---------- TEXT SHOWN ----------

Re: Questions about partitioning

2015-04-24 Thread Yi Pan
Hi, Susan,

Welcome to Samza!

First I will try to answer your question about partition assignment in
Samza. The assignment from stream partition to Samza tasks is determined by
the SystemStreamPartitionGrouper. The default implementation include two
assignment methods: 1 task per system stream partition, and 1 task per
partition. Example:  your have 2 streams (e.g. 2 Kafka topics), each has 2
partitions: s0.{p0,p1} and s1.{p0,p1}. In 1 task per system stream
partition assignment, you will have 4 tasks corresponding to the following
4 system stream partitions: {s0.p0, s0.p1, s1.p0, s1.p1}; in 1 task per
partition assignment, you will have 2 tasks with the following partition
groups: {(s0.p0, s1.p0), (s0.p1, s1.p1)}.

In your example, if your messages are partitioned by client ID, the
messages w/ the same client ID will be in the single partition. If you
follow Naveen's suggestion, each system stream partition will be assigned
to a dedicated Samza task, no matter whether you choose to have 10K topic
or 10K partitions. Note that if you choose the 1 topic w/ 10K partition,
whether clientID A and clientID B are handled by the same Samza task or not
depends on whether clientID A and B are partitioned in two different Kafka
partitions or not.

As for Kafka performance, if you choose to use 10K topics, you will need to
be careful about ZooKeeper capacity, since the number of watches on the
znodes is a lot.

Lastly, one comment on your use case: why 10K partitions? If you only want
to have per clientID state in your stream processing, you can have 10
partitions each include 1K clientID and your Samza local KV-store can have
states keyed by clientID to satisfy your use case. (I saw Jakob has the
same comments when I am typing. :) )

Thanks!

-Yi

On Fri, Apr 24, 2015 at 3:29 PM, Susan Luong  wrote:

> Hi there, I'm new to Samza/Kafka and we're evaluating Samza to see whether
> it would be a good fit for our application. I just had a few questions
> about how partitioning works.

----------

▸ WORK TO COMPLETE:
1. Answer these from the Samza partitioning thread:
(a) What determines the assignment from stream partition to Samza tasks?
(b) If 10K topics are used, what does the reply say to be careful about?
(c) Instead of 10K partitions, how many partitions does the reply suggest, and how many client IDs would each include?
2. Copy a passage from the Samza partitioning thread word for word. Begin at the words "In your example, if" and stop after "partitions or not.".
3. Extend the Samza partitioning thread from the point where it stops.
The records are not needed for this work.

---------- RECORDED INFORMATION ----------

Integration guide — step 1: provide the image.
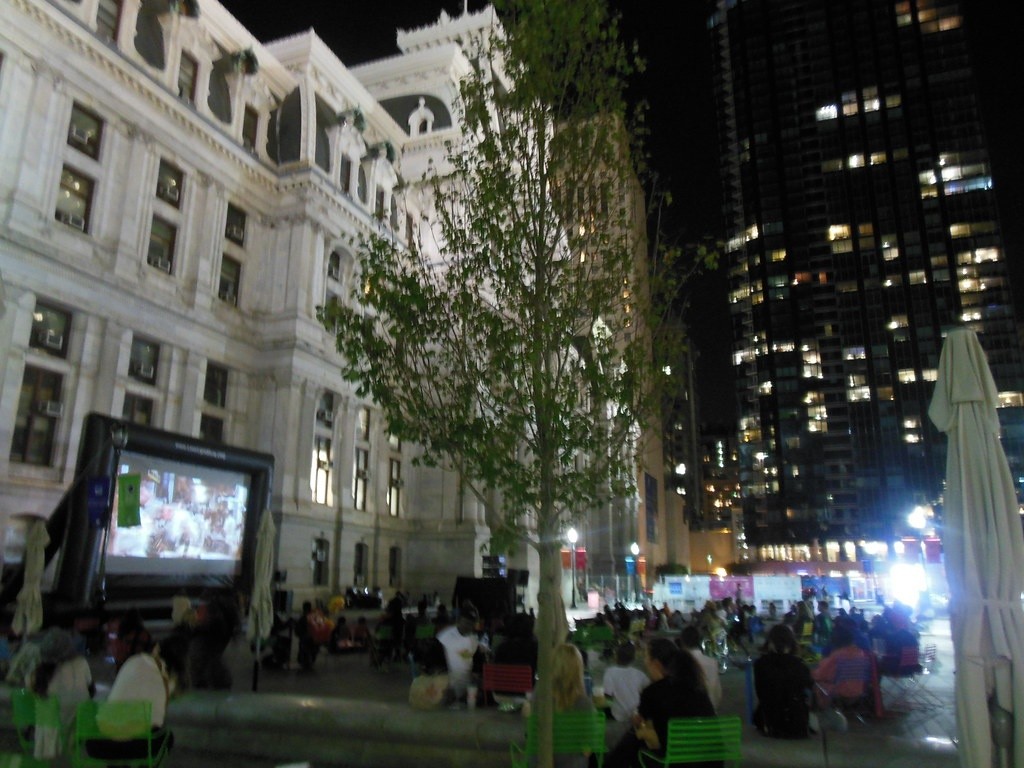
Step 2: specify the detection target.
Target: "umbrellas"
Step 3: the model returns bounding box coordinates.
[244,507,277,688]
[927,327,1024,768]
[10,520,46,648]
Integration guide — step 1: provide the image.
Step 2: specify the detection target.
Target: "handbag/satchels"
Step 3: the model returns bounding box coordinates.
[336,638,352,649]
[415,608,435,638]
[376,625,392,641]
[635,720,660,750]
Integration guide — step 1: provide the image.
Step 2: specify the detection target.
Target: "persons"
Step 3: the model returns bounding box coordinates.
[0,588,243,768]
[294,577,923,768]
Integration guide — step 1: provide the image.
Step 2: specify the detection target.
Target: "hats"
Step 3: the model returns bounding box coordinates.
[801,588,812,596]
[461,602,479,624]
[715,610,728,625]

----------

▸ EXPECTED OUTPUTS:
1.
(a) The SystemStreamPartitionGrouper determines it.
(b) Be careful about ZooKeeper capacity, because the number of watches on the znodes is a lot.
(c) It suggests 10 partitions, each including 1K client IDs.

2.
In your example, if your messages are partitioned by client ID, the
messages w/ the same client ID will be in the single partition. If you
follow Naveen's suggestion, each system stream partition will be assigned
to a dedicated Samza task, no matter whether you choose to have 10K topic
or 10K partitions. Note that if you choose the 1 topic w/ 10K partition,
whether clientID A and clientID B are handled by the same Samza task or not
depends on whether clientID A and B are partitioned in two different Kafka
partitions or not.

3.
>
> I understand there is a limitation on the number of topics we can create
> [1], and I was wondering, if we need more than, say 10K topics, would it be
> a better idea to use partitioning instead? or would the same limits apply?
> i.e. would having 1 topic with 10k partitions produce the same performance
> issues as having 10k topics with 1 partition each?
>
> If we can overcome the topics limitation by creating more partitions, we'd
> like to be able to divide up our stream messages by client ID. is it
> possible to group partitions so that we have a set of partitions that
> contain data from a certain client and another set of partitions for
> another client, within the same topic?
>
> For example, we might have a stream partition 'A' (for clientID A) and a
> corresponding task 'a' that processes messages from partition 'A', and a
> partition B (for client B) and a corresponding task, 'b' that processes
> messages from stream partition 'B'. Our problem though, is that, we'd like
> for task 'a' to only process messages from stream A and never from stream
> B, since task 'a' may contain local state that applies specifically to
> stream A. Would this be possible?
>
> Maybe I'm not understanding how Samza works, but I'm hoping someone can
> help me clarify. Thanks in advance for your help.
>
> Susan
>
>
>
> [1]
> http://grokbase.com/t/kafka/users/133v60ng6v/limit-on-number-of-kafka-topic
>


Re: Questions about partitioning

2015-04-24 Thread Jakob Homan
Hey Susan-
  That volume of topics (or partitions) would be a significant burden
on both the Kafka cluster and underlying YARN cluster (for the Samza
job).  A 'large number of partitions' even at places with huge Kafka
clusters is on the order of 512 or so.  It sounds like you're trying
to use partitions as a means of isolation, rather than as a means of
load balancing.  In your example, for instance, if the clientID == the
partition, when no requests from a specific client is coming in, the
Kafka partition won't be written to and the Samza job will be doing
nothing.  This would lead to poor utilization and lots of idle Samza
tasks.

Partitions (generally, this is all pluggable) rather are meant to for
dividing up the work in a even manner, so that one partition may
indeed handle multiple client ids in your example.  Is there any
specific reason you don't want to comingle the clientids?  The local
state can be keyed off the clientid and retrieved/mutated from this
value.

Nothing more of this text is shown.